It's often said sport is 10 per cent physical and 90 per cent psychological and, no matter what the split, the Warriors realise they have to make considerable progress in their mental application if they are to figure this season.

It was a focus of their pre-season under new coach Matt Elliott but an aspect of the game clearly lacking in their season opener last weekend.

They were embarrassed 40-10 by Parramatta and, while it is only one game, it's hard to escape the fact it comes on the back of a club-record eight-game losing streak at the end of their 2012 campaign.

The players were put through a video session on Monday in their War Room, as they have called it, that should have come with a parental warning. It was uncomfortable for them, and Elijah Taylor said it was "very, very honest". They might have got a sense of how unpleasant it was for fans last weekend who witnessed 31 missed tackles, 10 errors, nine penalties and seven tries conceded.


Elliott almost welcomed the fact they were embarrassed against the Eels rather than keeping collateral damage to a minimum because, to him, the learnings are greater in a heavy defeat.

"Last week was a fantastic lesson for us, a lesson if you miss you're going to have to learn twice," he said. "I prefer just to learn it once. I think there were some pretty crucial things unearthed. Sometimes getting your pants pulled down like we did ... we could have fumbled our way through the game and lost 28-12, but we would have missed the point. There were some really fundamental things we need to address as a group and as a club.

"The main thing is you can only expect and accept the very, very best effort from yourself and then you need to expect that from your teammates. Both are equally culpable. If you are prepared to accept the best from yourself but are prepared to accept your teammates giving in, that's not good enough either. That's something we have addressed head-on. The indications in practice are they have responded to it but the ultimate measure will be on the weekend."

The Warriors host Sonny Bill Williams ... and 16 of his Roosters teammates at Eden Park on Saturday night. Williams is still feeling his way back into rugby league after a five-year absence but has the chance to very quickly find form if the Warriors play as poorly as they did against Parramatta.

The Warriors are aware of that but most of their focus has been on their own game.

"Our issue is not our opponent," Elliott said. "We will be the opponent's issue when we get our stuff sorted. We just have to get our stuff sorted. And we will.

"This is about the individual taking responsibility. Players and coaches will stuff up but we have to make sure that's not due to lack of effort or being distracted by scorelines or things like that. What we need is a guarantee from every player and coach that they give every skerrick, every bit of our essence in helping the team win."

It's the type of attitude that carried Melbourne to the NRL title last year and something new Warriors centre Dane Nielsen, who spent five years at the Storm, said is ingrained in every player there. He said it started on the first day of pre-season and was expected at every training session.

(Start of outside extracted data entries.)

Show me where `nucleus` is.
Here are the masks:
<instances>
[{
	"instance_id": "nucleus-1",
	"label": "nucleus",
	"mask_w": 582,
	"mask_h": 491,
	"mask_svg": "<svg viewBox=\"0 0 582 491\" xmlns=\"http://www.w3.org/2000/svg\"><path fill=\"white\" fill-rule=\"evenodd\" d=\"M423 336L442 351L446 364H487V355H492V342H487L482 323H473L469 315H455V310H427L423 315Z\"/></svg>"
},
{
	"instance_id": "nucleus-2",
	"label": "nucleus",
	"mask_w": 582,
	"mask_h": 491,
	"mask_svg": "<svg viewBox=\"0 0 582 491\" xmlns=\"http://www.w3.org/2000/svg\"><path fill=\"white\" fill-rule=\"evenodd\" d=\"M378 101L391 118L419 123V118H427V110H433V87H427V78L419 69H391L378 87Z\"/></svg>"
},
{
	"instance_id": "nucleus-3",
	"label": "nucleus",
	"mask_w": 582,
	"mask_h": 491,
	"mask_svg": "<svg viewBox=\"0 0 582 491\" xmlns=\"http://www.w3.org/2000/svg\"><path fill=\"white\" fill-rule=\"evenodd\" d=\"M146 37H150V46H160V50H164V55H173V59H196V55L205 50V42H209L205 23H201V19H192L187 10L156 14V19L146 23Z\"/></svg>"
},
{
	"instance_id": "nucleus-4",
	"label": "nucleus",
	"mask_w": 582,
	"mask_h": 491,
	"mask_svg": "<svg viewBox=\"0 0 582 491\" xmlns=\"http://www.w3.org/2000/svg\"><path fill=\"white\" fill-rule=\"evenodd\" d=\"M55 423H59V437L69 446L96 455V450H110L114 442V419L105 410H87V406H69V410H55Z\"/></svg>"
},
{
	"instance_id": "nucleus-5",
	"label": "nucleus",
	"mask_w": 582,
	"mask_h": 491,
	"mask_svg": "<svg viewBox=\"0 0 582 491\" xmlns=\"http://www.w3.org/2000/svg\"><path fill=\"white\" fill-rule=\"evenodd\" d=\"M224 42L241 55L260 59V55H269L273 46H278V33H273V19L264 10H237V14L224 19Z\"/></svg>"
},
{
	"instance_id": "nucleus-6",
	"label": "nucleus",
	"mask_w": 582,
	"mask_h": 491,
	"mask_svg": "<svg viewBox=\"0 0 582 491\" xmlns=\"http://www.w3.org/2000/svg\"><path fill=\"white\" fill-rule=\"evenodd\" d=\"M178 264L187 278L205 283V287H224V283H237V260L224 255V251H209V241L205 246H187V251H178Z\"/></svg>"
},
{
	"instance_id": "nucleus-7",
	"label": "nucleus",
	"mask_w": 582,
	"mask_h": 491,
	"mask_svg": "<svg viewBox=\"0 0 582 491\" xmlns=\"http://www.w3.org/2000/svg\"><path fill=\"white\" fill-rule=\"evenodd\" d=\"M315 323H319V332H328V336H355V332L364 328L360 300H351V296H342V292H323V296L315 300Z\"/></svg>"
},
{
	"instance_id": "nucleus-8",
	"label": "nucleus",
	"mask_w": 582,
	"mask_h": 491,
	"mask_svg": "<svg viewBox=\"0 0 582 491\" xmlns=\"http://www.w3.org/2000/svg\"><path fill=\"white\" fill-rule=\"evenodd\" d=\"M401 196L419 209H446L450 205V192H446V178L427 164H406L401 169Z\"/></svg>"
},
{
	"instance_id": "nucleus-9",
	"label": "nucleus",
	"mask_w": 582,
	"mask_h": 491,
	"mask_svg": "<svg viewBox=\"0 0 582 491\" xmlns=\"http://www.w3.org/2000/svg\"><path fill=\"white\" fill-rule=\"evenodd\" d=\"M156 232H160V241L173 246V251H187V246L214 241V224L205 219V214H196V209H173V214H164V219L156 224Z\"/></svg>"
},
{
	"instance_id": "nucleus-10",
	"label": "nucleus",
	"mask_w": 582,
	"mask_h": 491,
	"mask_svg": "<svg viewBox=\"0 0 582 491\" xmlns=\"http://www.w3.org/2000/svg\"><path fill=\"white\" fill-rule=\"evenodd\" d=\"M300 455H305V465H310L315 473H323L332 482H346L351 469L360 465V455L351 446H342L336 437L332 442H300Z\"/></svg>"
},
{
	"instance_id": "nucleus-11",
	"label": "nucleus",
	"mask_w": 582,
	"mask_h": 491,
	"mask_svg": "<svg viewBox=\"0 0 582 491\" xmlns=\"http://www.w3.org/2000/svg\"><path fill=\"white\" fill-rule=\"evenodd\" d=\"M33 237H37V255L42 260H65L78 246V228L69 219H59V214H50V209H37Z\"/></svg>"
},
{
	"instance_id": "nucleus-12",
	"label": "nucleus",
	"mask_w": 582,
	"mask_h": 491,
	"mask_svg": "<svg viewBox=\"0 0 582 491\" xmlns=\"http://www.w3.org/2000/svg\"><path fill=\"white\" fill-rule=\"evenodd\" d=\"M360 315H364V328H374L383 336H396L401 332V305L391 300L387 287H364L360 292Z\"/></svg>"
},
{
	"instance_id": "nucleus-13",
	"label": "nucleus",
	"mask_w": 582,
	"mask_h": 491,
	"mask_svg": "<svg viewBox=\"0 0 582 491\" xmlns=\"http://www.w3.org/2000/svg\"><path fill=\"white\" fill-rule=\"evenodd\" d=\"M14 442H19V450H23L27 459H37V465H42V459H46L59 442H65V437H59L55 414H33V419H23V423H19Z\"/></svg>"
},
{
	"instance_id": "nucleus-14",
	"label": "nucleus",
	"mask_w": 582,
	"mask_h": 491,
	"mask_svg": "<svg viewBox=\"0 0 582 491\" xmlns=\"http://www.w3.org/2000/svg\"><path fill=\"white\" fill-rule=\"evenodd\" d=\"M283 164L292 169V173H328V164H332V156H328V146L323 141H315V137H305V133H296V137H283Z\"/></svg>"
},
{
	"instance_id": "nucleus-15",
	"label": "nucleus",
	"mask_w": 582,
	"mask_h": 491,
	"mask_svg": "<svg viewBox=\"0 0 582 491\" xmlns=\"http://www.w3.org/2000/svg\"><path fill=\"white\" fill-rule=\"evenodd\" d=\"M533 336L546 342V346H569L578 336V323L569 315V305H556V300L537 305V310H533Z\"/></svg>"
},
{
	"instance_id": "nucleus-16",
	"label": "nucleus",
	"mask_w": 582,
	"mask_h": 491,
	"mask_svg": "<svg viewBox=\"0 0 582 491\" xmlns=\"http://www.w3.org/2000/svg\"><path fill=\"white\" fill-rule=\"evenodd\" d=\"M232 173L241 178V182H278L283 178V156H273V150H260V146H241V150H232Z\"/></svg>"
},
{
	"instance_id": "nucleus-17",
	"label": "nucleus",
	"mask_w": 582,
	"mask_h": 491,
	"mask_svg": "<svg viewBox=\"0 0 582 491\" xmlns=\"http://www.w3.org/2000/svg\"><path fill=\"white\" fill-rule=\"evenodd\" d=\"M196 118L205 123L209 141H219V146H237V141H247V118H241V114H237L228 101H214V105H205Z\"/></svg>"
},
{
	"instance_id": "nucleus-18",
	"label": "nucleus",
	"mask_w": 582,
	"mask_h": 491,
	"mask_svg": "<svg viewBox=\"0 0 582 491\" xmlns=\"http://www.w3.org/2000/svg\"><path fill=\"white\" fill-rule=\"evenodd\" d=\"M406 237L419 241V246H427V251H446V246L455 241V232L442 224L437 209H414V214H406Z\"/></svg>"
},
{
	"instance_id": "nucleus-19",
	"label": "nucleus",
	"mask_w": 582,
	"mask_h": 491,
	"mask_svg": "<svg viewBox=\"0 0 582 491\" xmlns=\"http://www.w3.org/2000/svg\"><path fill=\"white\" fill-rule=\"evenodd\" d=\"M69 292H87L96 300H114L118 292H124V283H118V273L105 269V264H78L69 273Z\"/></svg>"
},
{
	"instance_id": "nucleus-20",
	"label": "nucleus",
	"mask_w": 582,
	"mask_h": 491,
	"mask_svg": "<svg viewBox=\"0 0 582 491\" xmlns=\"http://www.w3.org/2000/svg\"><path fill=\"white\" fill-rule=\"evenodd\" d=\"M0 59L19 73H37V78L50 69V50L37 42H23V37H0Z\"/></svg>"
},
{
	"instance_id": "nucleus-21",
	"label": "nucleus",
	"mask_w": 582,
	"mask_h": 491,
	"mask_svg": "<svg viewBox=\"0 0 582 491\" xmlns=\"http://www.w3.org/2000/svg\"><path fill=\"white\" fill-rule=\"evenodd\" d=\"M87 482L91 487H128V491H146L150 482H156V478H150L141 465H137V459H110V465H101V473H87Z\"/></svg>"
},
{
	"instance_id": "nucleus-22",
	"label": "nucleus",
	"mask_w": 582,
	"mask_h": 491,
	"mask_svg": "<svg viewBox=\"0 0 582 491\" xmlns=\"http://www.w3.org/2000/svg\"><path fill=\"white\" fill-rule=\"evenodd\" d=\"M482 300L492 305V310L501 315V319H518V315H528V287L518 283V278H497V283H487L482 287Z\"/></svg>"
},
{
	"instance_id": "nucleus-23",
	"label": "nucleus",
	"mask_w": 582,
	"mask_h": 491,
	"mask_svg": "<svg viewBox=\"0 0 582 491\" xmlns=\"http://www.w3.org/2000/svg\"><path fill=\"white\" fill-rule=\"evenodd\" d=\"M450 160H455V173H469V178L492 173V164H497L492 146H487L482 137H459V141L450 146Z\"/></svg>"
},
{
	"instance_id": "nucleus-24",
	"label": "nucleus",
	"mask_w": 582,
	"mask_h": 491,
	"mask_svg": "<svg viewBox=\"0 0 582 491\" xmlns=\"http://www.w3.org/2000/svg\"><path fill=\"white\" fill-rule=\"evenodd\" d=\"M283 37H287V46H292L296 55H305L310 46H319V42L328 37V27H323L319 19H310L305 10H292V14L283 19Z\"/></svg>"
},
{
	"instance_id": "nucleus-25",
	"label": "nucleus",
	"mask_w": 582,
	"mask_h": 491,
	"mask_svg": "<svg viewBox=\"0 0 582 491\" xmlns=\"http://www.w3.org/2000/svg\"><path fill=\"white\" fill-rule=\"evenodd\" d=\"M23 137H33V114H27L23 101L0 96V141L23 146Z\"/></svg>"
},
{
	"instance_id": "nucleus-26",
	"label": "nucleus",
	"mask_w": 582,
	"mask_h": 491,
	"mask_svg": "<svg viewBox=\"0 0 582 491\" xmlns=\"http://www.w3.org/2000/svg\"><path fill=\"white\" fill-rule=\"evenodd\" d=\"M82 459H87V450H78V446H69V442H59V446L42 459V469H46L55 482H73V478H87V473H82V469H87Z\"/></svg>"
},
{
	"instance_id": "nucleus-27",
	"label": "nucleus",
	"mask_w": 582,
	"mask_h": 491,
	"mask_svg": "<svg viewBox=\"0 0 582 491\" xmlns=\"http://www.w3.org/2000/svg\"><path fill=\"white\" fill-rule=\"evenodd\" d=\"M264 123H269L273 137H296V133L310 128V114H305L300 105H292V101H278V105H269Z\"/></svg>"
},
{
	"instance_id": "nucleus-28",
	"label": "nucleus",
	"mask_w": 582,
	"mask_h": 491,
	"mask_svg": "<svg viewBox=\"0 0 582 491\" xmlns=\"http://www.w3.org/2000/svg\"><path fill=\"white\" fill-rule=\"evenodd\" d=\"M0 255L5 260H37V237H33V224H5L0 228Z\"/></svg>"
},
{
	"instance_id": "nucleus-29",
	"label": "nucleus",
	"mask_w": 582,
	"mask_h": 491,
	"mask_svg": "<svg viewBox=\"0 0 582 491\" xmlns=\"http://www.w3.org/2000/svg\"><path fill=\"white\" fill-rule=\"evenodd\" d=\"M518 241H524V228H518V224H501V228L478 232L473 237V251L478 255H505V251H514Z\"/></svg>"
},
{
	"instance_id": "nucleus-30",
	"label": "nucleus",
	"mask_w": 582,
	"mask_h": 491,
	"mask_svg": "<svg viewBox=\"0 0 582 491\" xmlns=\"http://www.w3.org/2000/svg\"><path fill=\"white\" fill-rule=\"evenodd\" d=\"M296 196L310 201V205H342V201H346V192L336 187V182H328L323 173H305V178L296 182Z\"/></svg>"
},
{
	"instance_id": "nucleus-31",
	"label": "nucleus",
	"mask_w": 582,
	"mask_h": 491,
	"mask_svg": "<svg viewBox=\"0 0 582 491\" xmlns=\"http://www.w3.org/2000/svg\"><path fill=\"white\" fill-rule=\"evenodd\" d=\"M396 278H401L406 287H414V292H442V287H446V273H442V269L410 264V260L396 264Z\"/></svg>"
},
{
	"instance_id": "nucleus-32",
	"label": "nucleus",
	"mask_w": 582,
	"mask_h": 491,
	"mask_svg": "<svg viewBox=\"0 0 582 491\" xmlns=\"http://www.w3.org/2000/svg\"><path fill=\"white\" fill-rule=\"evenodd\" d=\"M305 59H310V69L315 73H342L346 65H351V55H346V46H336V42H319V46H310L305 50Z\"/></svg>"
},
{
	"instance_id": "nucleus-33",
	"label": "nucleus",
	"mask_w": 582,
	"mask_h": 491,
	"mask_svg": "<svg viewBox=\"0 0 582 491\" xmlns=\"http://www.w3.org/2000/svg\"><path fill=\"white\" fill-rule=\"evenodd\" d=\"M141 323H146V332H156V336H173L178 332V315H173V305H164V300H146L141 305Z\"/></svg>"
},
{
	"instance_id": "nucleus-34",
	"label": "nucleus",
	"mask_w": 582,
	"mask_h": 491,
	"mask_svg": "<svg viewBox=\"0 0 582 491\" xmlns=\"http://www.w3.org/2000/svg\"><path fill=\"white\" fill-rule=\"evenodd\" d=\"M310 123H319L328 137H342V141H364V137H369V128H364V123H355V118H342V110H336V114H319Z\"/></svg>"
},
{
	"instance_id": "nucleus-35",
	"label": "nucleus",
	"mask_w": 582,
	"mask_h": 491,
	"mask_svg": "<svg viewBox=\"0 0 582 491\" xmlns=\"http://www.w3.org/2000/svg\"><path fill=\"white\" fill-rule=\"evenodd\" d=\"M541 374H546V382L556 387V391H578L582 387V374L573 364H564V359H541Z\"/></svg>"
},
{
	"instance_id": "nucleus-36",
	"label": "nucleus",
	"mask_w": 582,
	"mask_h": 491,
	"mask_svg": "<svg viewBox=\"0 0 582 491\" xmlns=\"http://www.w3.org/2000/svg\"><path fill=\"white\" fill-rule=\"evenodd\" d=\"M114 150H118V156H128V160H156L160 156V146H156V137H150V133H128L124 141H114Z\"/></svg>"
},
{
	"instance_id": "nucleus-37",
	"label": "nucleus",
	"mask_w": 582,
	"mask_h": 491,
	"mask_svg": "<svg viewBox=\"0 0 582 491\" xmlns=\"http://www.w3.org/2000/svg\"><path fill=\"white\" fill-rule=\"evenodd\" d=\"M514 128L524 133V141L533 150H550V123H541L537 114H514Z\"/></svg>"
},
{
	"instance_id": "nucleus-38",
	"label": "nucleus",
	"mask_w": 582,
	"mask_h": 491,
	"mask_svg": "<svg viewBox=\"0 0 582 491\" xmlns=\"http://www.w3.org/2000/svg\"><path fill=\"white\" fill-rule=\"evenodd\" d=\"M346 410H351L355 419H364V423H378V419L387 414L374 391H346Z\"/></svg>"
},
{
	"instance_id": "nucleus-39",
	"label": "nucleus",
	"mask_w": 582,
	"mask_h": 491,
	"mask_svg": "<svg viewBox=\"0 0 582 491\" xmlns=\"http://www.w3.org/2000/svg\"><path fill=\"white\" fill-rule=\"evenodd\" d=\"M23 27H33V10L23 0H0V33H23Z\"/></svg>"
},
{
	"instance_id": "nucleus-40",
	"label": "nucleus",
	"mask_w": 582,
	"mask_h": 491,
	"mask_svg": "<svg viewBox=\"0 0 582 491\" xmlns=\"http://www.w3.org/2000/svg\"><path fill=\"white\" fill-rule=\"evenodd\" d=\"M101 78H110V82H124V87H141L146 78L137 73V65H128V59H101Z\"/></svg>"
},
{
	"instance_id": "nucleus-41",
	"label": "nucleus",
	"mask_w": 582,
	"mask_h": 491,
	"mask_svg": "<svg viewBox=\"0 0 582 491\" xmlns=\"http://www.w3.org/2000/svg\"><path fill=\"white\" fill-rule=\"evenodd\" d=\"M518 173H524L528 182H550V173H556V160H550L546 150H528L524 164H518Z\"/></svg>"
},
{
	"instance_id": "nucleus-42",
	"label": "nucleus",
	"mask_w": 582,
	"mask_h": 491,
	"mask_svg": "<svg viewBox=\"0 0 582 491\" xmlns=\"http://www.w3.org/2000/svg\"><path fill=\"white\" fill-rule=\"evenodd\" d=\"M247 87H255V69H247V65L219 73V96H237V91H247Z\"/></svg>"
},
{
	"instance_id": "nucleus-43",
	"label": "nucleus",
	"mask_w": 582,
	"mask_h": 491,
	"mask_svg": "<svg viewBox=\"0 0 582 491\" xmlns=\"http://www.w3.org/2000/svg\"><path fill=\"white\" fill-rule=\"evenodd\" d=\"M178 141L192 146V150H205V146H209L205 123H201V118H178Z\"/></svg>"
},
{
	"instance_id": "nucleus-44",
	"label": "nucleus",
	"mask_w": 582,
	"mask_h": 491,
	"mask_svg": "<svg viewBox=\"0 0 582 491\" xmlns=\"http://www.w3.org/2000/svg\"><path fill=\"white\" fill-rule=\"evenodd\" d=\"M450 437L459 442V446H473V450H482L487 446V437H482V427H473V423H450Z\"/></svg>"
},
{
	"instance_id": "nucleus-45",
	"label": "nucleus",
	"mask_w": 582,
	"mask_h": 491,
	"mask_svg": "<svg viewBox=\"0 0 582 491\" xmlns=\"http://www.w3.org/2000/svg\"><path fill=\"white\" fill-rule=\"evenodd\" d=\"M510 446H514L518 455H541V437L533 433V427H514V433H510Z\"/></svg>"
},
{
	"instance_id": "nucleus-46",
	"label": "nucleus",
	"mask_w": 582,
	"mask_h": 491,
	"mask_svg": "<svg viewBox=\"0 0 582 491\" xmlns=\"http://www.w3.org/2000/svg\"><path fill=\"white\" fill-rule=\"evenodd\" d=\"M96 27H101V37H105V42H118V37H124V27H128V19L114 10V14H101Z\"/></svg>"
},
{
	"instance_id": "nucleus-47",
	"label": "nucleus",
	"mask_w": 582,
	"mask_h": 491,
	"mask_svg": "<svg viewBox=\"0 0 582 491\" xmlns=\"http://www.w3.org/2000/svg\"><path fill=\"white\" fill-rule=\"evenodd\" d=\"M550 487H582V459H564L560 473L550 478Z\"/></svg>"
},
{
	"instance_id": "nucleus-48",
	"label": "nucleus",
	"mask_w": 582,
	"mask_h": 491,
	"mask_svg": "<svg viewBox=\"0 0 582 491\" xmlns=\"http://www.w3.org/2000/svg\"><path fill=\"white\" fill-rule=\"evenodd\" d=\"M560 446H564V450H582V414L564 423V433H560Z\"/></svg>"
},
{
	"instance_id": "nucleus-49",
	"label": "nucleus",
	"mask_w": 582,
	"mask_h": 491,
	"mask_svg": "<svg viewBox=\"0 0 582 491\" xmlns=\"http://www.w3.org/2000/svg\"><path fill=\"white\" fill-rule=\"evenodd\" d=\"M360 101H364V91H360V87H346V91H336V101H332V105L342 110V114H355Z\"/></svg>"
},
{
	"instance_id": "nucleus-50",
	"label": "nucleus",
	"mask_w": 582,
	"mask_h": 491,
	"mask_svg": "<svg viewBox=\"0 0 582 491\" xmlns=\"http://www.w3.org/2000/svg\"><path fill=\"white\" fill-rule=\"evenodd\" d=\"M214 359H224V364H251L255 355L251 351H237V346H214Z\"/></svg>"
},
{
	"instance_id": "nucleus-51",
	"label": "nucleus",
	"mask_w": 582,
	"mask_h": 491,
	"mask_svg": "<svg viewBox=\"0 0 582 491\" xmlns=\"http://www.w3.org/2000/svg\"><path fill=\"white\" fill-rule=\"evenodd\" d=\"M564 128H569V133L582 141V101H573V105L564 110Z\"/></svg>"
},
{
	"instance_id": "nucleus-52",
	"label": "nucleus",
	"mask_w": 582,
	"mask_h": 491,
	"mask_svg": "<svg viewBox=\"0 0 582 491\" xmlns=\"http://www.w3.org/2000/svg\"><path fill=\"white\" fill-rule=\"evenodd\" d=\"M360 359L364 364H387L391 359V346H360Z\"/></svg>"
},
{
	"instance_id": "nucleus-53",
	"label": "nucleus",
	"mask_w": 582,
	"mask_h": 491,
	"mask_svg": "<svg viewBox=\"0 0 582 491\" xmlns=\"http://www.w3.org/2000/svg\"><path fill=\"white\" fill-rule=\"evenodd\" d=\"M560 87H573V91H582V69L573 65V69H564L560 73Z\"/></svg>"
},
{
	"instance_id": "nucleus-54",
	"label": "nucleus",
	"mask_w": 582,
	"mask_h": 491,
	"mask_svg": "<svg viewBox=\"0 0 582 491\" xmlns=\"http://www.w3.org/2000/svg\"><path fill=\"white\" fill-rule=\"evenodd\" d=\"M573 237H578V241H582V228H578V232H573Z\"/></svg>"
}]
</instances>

"What I learned at the Storm is that you have to have the will to win," Nielsen said. "You have to want to go out every week, not just in games, with the attitude you want to get better.

"It's also about working together. I think in the weekend we showed that in patches but for the majority we didn't. We got our heads down. We have to fix that. We have to have the attitude that we are never going to give up whether we are in front by two tries or behind by a few."